Studio album by Good Charlotte
- Released: July 15, 2016
- Recorded: Mid–2015
- Genre: Pop-punk; emo;
- Length: 42:44
- Label: MDDN
- Producer: John Feldmann

Good Charlotte chronology
| Cardiology (2010) | Youth Authority (2016) | Generation Rx (2018) |

Singles from Youth Authority
- "Makeshift Love" Released: November 5, 2015; "40 oz. Dream" Released: May 2, 2016; "Life Changes" Released: May 12, 2016; "Life Can't Get Much Better" Released: June 20, 2016;

= Youth Authority =

Youth Authority is the sixth album by the American rock band Good Charlotte. The band went on hiatus following the release of Cardiology (2010), with the members shifting focus to their families. During this downtime, Benji and Joel Madden did production work; after working with All Time Low and 5 Seconds of Summer, the brothers, and subsequently the rest of the band, wanted to make a new album. The writing and recording process consisted of the brothers creating a song, showing it to the other members, practice and record it. Working with collaborator John Feldmann, who produced the album, sessions concluded mid-2015. After announcing the end of their hiatus in early November 2015, "Makeshift Love" was released as a single.

In early 2016, the band supported All Time Low on the UK arena tour, leading into the single release of "40 oz. Dream" in May. Preceded by the single release of "Life Can't Get Much Better" in June, Youth Authority was released in July through the Madden brothers' own label MDDN. It was promoted with performances on Warped Tour for the remainder of the month, and a handful of UK shows surrounding the band's appearance at the Reading and Leeds Festivals. A music video for "Life Changes" followed in September, as did a headlining US tour in October and November. A second headlining US tour followed in May 2017; alongside two festival appearances, a music video was released for "Keep Swingin'" in June. A few months later, a music video was released for "War"; the band closed the year with a headlining UK tour in November and December.

TASK REQUIREMENTS:
**1)** In the Youth Authority article, which label released the album?
**2)** Write a continuation of the Youth Authority article, starting after its final sentence.

Stored data entries:
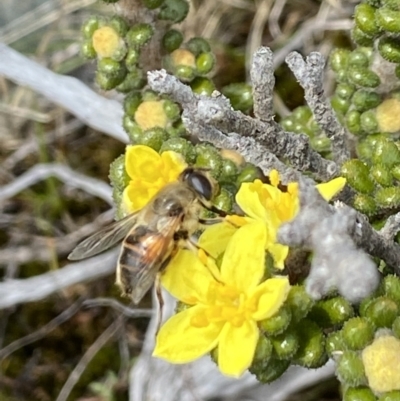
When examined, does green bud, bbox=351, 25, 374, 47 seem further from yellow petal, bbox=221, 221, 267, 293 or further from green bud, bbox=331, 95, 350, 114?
yellow petal, bbox=221, 221, 267, 293

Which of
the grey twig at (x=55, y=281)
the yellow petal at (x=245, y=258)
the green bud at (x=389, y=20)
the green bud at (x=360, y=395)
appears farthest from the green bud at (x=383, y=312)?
the grey twig at (x=55, y=281)

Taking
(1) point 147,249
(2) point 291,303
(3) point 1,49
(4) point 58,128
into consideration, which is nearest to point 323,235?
(2) point 291,303

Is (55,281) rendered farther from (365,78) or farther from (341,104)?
(365,78)

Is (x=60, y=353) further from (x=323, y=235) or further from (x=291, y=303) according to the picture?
(x=323, y=235)

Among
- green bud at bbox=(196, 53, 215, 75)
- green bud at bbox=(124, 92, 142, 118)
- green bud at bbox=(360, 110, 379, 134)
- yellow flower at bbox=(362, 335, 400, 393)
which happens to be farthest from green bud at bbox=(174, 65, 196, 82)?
yellow flower at bbox=(362, 335, 400, 393)

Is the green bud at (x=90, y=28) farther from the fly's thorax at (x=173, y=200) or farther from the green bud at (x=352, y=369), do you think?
the green bud at (x=352, y=369)

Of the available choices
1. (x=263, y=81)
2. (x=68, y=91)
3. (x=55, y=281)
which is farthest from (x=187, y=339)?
(x=55, y=281)
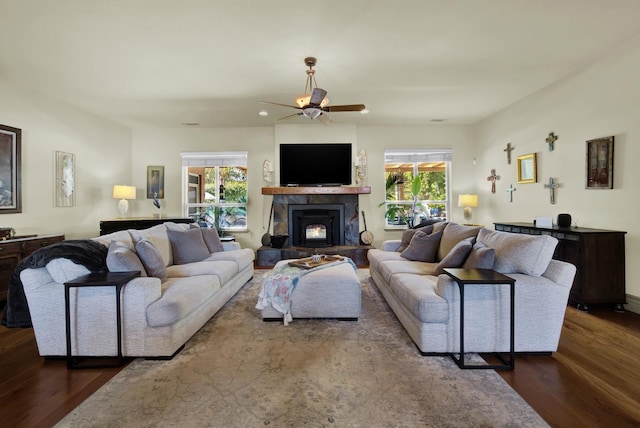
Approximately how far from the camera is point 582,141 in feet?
12.7

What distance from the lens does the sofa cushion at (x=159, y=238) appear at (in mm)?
3338

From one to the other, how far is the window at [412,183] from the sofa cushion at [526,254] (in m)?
3.94

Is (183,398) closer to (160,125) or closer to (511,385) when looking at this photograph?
(511,385)

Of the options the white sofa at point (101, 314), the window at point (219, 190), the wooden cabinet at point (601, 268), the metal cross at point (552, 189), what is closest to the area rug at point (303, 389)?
the white sofa at point (101, 314)

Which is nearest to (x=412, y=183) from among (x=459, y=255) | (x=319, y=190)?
(x=319, y=190)

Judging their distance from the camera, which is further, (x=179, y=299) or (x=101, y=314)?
(x=179, y=299)

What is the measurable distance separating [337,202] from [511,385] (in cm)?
450

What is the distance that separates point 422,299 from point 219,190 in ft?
17.6

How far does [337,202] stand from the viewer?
20.2ft

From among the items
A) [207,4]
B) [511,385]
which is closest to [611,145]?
[511,385]

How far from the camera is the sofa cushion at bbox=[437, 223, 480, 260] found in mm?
3342

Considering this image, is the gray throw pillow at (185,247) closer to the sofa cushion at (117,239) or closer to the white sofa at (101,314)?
the sofa cushion at (117,239)

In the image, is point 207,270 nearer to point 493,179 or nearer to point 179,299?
point 179,299

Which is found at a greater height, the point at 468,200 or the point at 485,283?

RESPONSES TO THE EXERCISE:
**1)** MDDN, the Madden brothers' own label.

**2)**
Youth Authority received a generally favorable reception, with the album's pop punk sound dividing critics. It charted at number 23 on the US Billboard 200, and peaked within the top 20 on five additional Billboard charts. "Makeshift Love" and "Life Can't Get Much Better" charted within the top 20 on various Billboard sales charts, with "Life Changes" charting just outside this frame. The album reached number one in Australia, where "Makeshift Love" and "Life Can't Get Much Better" peaked outside of the top 100 and top 50, respectively. Outside of these territories, the record charted within the top 20 in Switzerland, the UK, Austria, New Zealand, Germany and Canada.

==Background==
Following the release of Cardiology in October 2010, Good Charlotte went on hiatus. At the time, the members felt burned out from the previous 12 years and decided to focus on their families. In addition, they also felt the music industry was controlling their image and ideas. Vocalist Joel Madden said they took their website offline, sold off all of their merchandise because they wanted to "go out with a clean slate." Benji and Joel Madden hosted The Voice in Australia, before forming The Madden Brothers project. They used this project to move away from Good Charlotte's pop punk sound to explore pop music. After releasing a mixtape, they began working on an album in 2012, which was eventually released as Greetings from California in 2014.

The brothers did production and song writing work for 5 Seconds of Summer, All Time Low, Three 6 Mafia, among others. Additionally, they formed MDDN, an entity that served as a record label, management and music publishing company. Guitarist Billy Martin worked as an artist/illustrator for Nickelodeon and Disney. Bassist Paul Thomas got a degree at University of California, Berkeley. Drummer Dean Butterworth served as a session musician and wrote music for TV shows. The brothers got the idea to reform Good Charlotte while working on All Time Low's Future Hearts and 5 Seconds of Summer's Sounds Good Feels Good albums in 2015. They had an interest in making pop punk music again and decided to contact the other members, who were interested in writing a new album.

==Production==
The group wanted to return to the simplicity of their first three albums where they would write a song and record it instantaneously. Two days before recording sessions started, all of the members and their respectively families gathered at Benji Madden's house. The first day in the studio, they wrote "Life Changes". For three months, the brothers would write a song, show the rest of the band, practice it and then record it. By the end of each day, the group at least had a rough outline of a new song. They eventually went back finished up the tracks. Long-time collaborator John Feldmann acted as producer. They group had worked with Feldmann previously for a few songs, but had not recorded an album with him, which was something they had wanted to do for a while. Joel Madden said Feldmann was a "very hardworking guy, very obsessive and he expects a lot of the people he works with." Recording finished in summer 2015. Kellin Quinn of Sleeping with Sirens appears on "Keep Swingin'", while Simon Neil of Biffy Clyro features on "Reason to Stay".

==Composition==

Kellin Quinn and Simon Neil feature on "Keep Swingin'" and "Reason to Stay" respectively.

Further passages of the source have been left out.